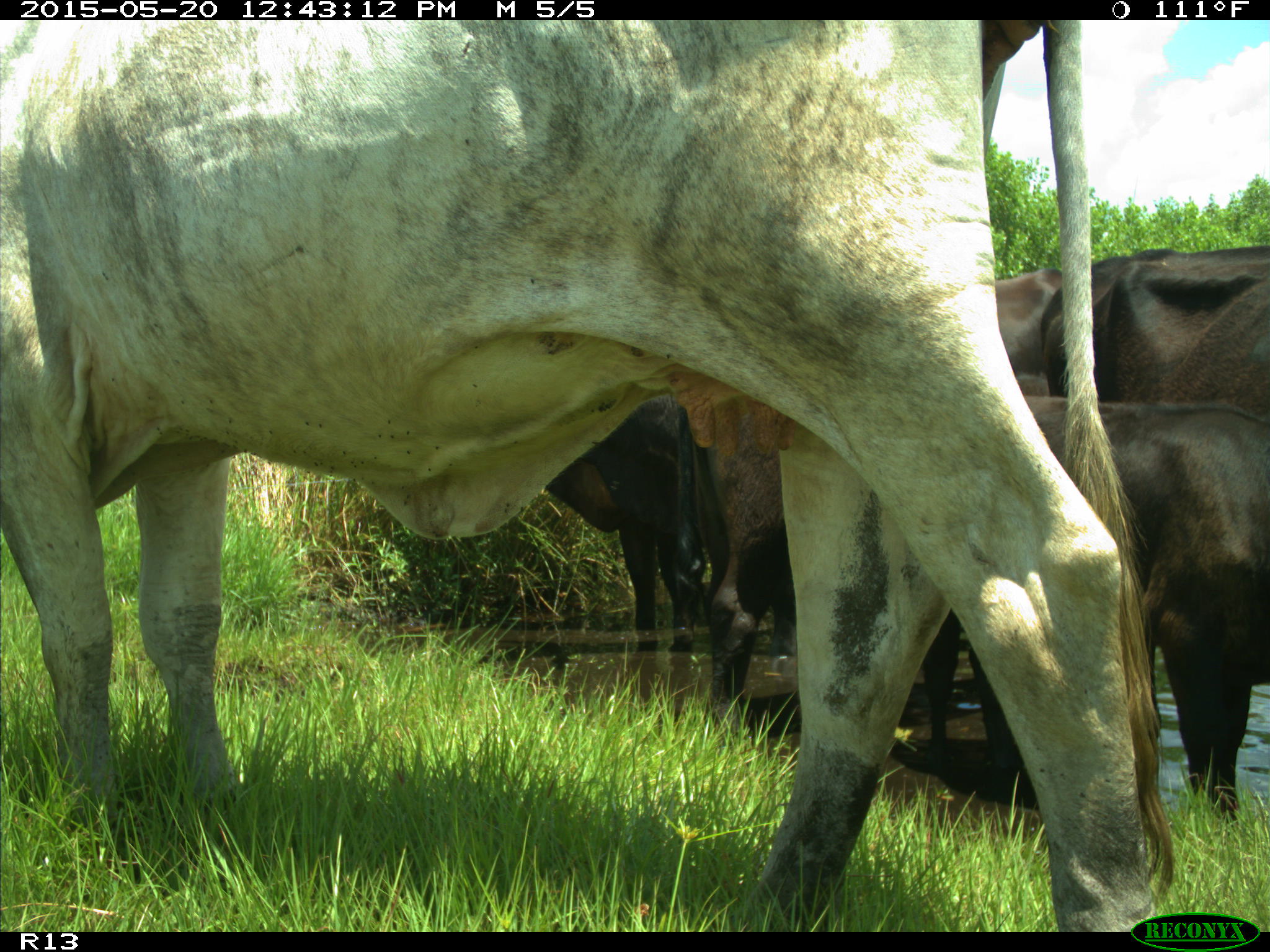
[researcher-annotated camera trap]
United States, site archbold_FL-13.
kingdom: Animalia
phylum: Chordata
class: Mammalia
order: Artiodactyla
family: Bovidae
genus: Bos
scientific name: Bos taurus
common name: domestic cow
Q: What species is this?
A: Bos taurus (domestic cow).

Assignment: Starting with the line that contains "family: Bovidae", return every line through the last one of the records, exactly as written.

Solution:
family: Bovidae
genus: Bos
scientific name: Bos taurus
common name: domestic cow
Q: What species is this?
A: Bos taurus (domestic cow).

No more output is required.